EXTRAIT DU TEXTE |
━━━━━━━━

Selon lui, la création en juin dernier d’une Association professionnelle des Vignerons de Wallonie (voir encadré) palliera certains manques. « Cela va permettre de mieux nous concerter pour l’avenir, mais également de nous prémunir et de nous professionnaliser encore plus dans la culture même de la vigne. Nous pourrons enfin faire de véritables tests, tout comme le font, par exemple, les producteurs de pommes de terre. »
« Moi j’en vis, c’est rentable, mais on a encore des kilomètres à faire avant d’être connus. Certains restaurateurs sont toujours sceptiques quant à la qualité des vins belges, il faut casser les préjugés et donner au vin belge ses lettres de noblesse, comme pour la bière ou le chocolat. Le vin belge, c’est aussi un savoir-faire, une histoire, un terroir. »

━━━━━━━━

INFORMATIONS AFFICHÉES |
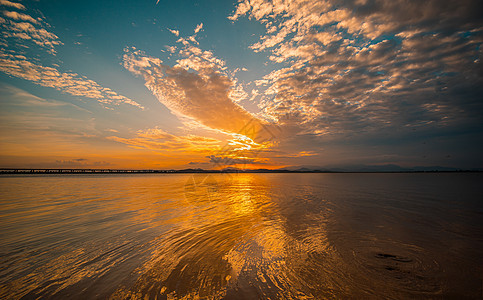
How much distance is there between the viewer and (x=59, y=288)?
5.00 metres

━━━━━━━━

VOS TÂCHES |
• a. Résumez en deux phrases l'extrait sur les vignerons de Wallonie.
• b. Donnez la suite de l'extrait sur les vignerons de Wallonie, à partir de sa dernière phrase.
Le matériel provient d'une source distincte de l'extrait.

RÉPONSES RÉDIGÉES |
• a. Un vigneron estime que l'Association professionnelle des Vignerons de Wallonie, créée en juin dernier, permettra une meilleure concertation, une plus grande professionnalisation et de véritables tests. Vivant de son activité, il juge que le vin belge reste peu connu et doit vaincre les préjugés de certains restaurateurs pour obtenir ses lettres de noblesse, comme la bière ou le chocolat.

• b.
Confiante dans l’avenir, la famille Baele a concédé d’importants investissements en 2011 et prévoit de développer l’accueil du public. Notre entrepreneur entreprenant a en outre ajouté une corde à son arc en achetant une vendangeuse que plusieurs vignerons s’arrachent déjà. « Je récolte encore tout ce qui est mousseux à la main, soit 1 à 1,5 ha. Mais, pour le reste, il n’y a pas photo, je fais un hectare à l’heure avec la machine. À la main, c’est 40 personnes pendant 2 jours. Vu que cela va tellement vite, je vais dans d’autres domaines. Je ne pousse pas à la charrette, mais je sais que lorsque les vendanges viendront, mon téléphone commencera à sonner… Pour l’instant, je vais rester discret au moins jusque milieu 2013 environ, car nous commençons bientôt la maison, plus, plus, plus… Et donc j’ai besoin de temps pour ma vie privée aussi ! » Notre homme prend de la bouteille, c’est certain…
Renseignements
Domaine du Ry d’Argent
Rue de la Distillerie 51 à 5081 Bovesse
+32 (0)81 56 65 45
www.domainedurydargent.com
Association des Vignerons de Wallonie
Trois ans après son équivalente flamande, l’Association a vu le jour le 30 mai dernier. Pour l’heure, elle ne réunit que 18 des 30 vignerons professionnels wallons et aucun de la centaine de vignerons amateurs que compte la Région, mais l’étape est plus qu’importante et, au-delà de la mise en conformité avec la législation, c’est avant l’espoir de voir enfin la profession renforcée.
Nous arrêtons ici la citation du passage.